Ticiano e a densidade do instante
Uma das cinco obras que o pintor veneziano dedicou ao “sim” de Maria, e que o Museu Diocesano de Milão escolheu pare este AdventoExistem poucos artistas do passado tão “modernos” como Ticiano. Moderno por sua grande liberdade pictórica. E moderno por sua maneira tão pessoal de abordar os temas que lhe encomendavam. É o caso, por exemplo, da Anunciação, que Ticiano enfrentou cinco vezes ao longo de sua vida. À medida que sua idade avançava, suas obras tornavam-se mais empáticas e, ao mesmo tempo, radicais.
A Anunciação, que o Museu Diocesano de Milão escolheu como uma das imagens deste Advento, é a penúltima que Ticiano pintou. Ela foi realizada por volta de 1560, quando o artista já tinha ultrapassado os setenta anos, para a capela que o banqueiro e comerciante de seda Cosimo Pinelli mandou construir na igreja de Santo Domingo Maior em Nápoles. Foi seu filho Giovan Vicenzo quem realizou o desejo que seu pai expressou em seu testamento. Ao se mudar para Pádua para estudar Direito, ele conseguiu entrar em contato com o grande Ticiano para encomendar o quadro do altar da capela dedicada à Virgem anunciada. Atualmente esta obra está no Museu de Capodimonte em Nápoles.

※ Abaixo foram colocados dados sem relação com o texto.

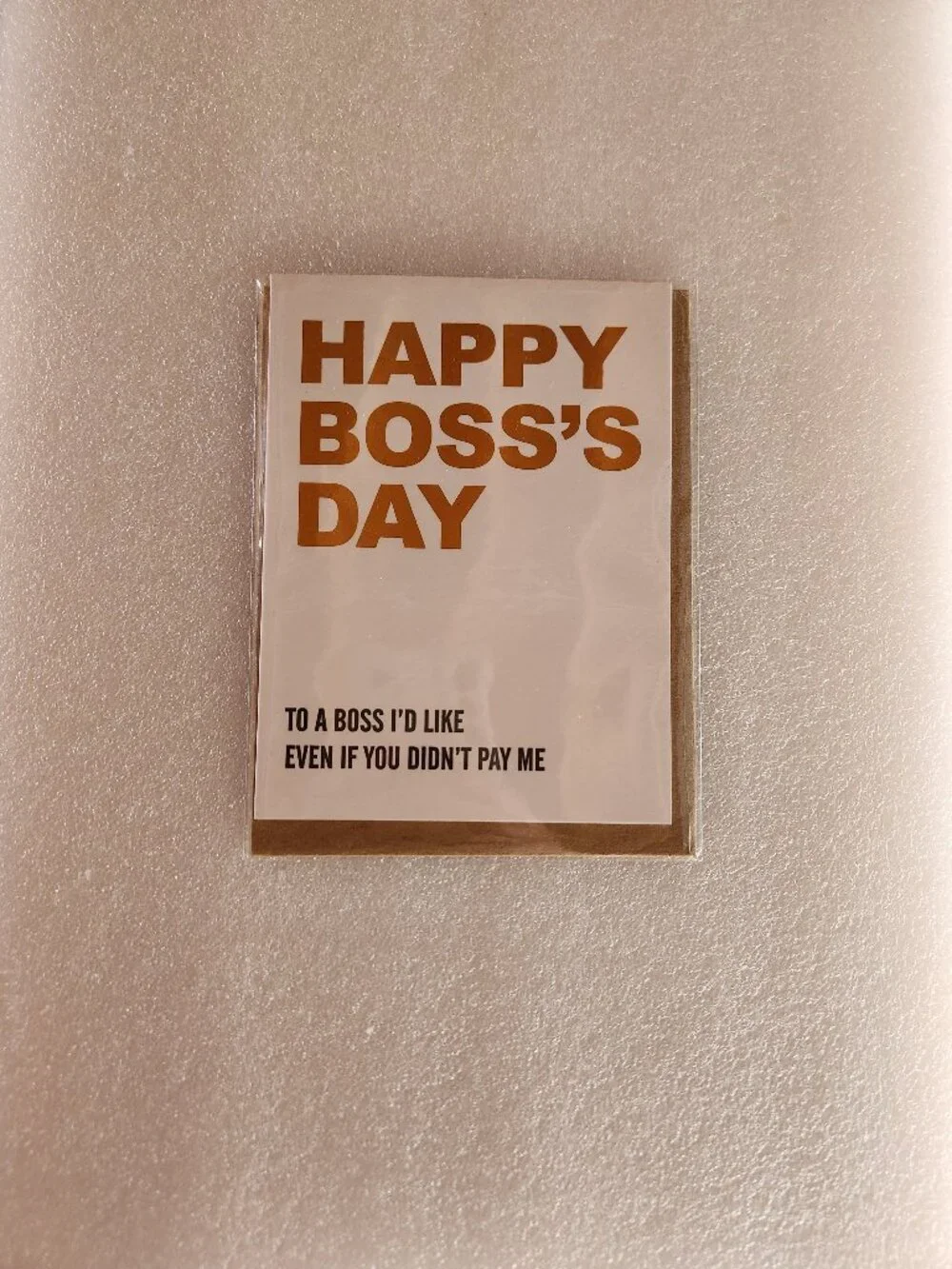 NWT Happy Boss Day Greeting Cards - Set of 2
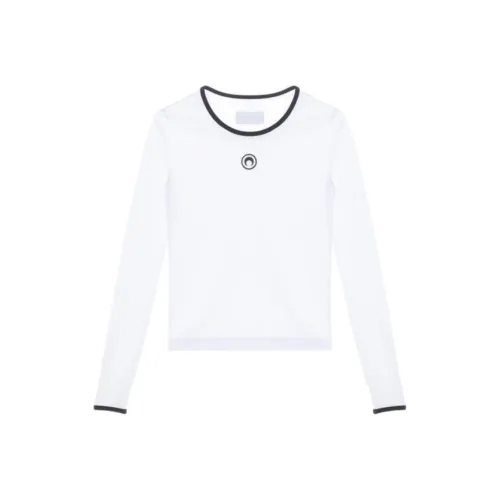 Marine Serre AW25 Стандартная T-рубашка Женская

O que chegou a Nápoles, enviado de seu estúdio veneziano, era um quadro “novíssimo”. Não se trata de um ambiente fechado e doméstico no qual os artistas tradicionalmente ambientam a Anunciação. Ticiano dilata enormemente os espaços, que se tornam espaços cósmicos, como que sublinhando que esse “sim” que a Virgem vai pronunciar é um “sim” que envolve toda a criação. O arcanjo Gabriel irrompe pela esquerda com graça, mas também com muita energia. Do outro lado, Maria se vira, separando-se do atril. Ela mantém os braços cruzados sobre o peito, em sinal de saudação mas também de disposição para ouvir a mensagem que Gabriel lhe traz. É o momento em que os antigos pregadores identificavam como a conturbatione e humiliatione da Virgem. Acima, a pomba do Espírito Santo abre caminho entre as nuvens, que se abrem por uma espécie de anjos num clima de grande emoção, de «inquietação nos céus», como escreveu Roberto Longhi, o grande historiador de arte que reconheceu a mão de Ticiano nesta obra, que durante muito tempo foi considerada uma cópia do original.
A inovação mais radical de Ticiano, no entanto, está na grande coluna clássica que se eleva atrás de Maria. Na iconografia da Anunciação, a coluna situada entre a Virgem e o anjo simbolizava a chegada da encarnação de Cristo. Nas numerosas versões pintadas por Fra Angelico, este elemento é uma constante. Ticiano reinterpreta com grande liberdade essa tradição, e transforma a coluna em um elemento grandioso que se eleva em direção às nuvens, dando a impressão de ligar a terra ao céu. A coluna se torna sinal da irrupção de Deus que nesse instante se fez carne.
Quando chegou a Nápoles, o quadro foi recebido com desconcerto em razão de sua novidade. Tanto que em 25 de março de 1562, dia da Anunciação, após a celebração da missa, houve uma disputa entre Scipione Ammirato, um jovem literato que se opunha à obra, e Bartolomeo Maranta, encarregado de defendê-la em nome de um comitê. O discurso de Maranta chegou até nós e representa um documento de grande interesse sobre a vida cultural da Nápoles de então.
Por último, há outro elemento decisivo na Anunciação de Ticiano, que é a luz. Há uma luz natural de tempestade que chega pela esquerda e outra, em contrapartida, inesperada que desce do alto rompendo a camada de nuvens. Com esta decisão, Ticiano consegue devolver toda a densidade e intensidade a esse instante, que não era a realização de um roteiro já escrito, mas a ocasião de se pôr na pele de Maria, com sua mesma liberdade.